Antenatal treatment was initiated in 56 patients at a median of 25 weeks gestation (range, 13 to 37 weeks) with no difference based on lymphoma subtype (data not shown). Further, therapy was initiated in the second trimester for 37 (66%) of 56 of patients. Treatment by lymphoma subtype and gestational period is delineated in Table 3. The only patient with follicular lymphoma who received antenatal therapy was a 28-year-old diagnosed at 19 weeks gestation with stage IVXE disease with leukemic phase and a 14- × 11-cm pelvic mass causing epidural compression. Four of the five patients with NHL and all of the four patients with HL who received antenatal radiotherapy (range, 25.2 to 30.0 Gy) had supradiaphragmatic stage I to II disease.
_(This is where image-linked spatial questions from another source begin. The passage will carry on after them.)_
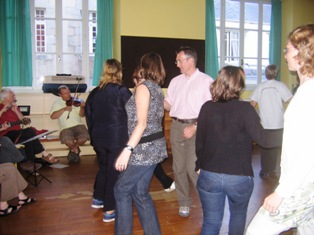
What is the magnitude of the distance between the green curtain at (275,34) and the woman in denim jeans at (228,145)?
5907 mm

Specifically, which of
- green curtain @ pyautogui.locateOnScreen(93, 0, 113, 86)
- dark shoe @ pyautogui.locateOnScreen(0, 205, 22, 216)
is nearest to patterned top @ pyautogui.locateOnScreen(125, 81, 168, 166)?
dark shoe @ pyautogui.locateOnScreen(0, 205, 22, 216)

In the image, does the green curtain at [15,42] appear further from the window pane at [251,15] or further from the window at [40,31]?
the window pane at [251,15]

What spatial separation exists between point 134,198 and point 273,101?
260 cm

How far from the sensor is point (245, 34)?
24.2 ft

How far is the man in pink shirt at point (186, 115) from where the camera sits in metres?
2.88

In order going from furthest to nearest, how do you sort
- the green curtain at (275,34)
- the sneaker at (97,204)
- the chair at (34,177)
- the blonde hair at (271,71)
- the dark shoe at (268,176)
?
the green curtain at (275,34), the dark shoe at (268,176), the blonde hair at (271,71), the chair at (34,177), the sneaker at (97,204)

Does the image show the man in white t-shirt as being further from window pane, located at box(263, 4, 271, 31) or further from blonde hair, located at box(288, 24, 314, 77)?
window pane, located at box(263, 4, 271, 31)

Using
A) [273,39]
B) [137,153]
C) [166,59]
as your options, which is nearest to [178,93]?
[137,153]

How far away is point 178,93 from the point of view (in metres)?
3.00

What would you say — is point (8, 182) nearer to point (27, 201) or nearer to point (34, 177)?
point (27, 201)

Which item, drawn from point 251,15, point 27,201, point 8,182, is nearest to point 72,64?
point 27,201

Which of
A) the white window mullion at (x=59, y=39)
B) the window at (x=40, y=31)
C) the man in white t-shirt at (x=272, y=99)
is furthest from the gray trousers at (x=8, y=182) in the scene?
the window at (x=40, y=31)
For supportive therapy, 14 patients with NHL and seven with HL received antenatal myeloid growth factor, and three patients with NHL and one with HL received erythropoietin. Restaging was done postpartum after completion of all intended first-line therapy in all cases, this included functional imaging. The overall response rate (ORR) for the 56 patients who received antenatal therapy was 82% (CR rate, 64%); ORR for patients with NHL was 71% (CR, 50%) versus 96% (CR, 83%) for patients with HL (ORR, P = .03; CR, P = .013).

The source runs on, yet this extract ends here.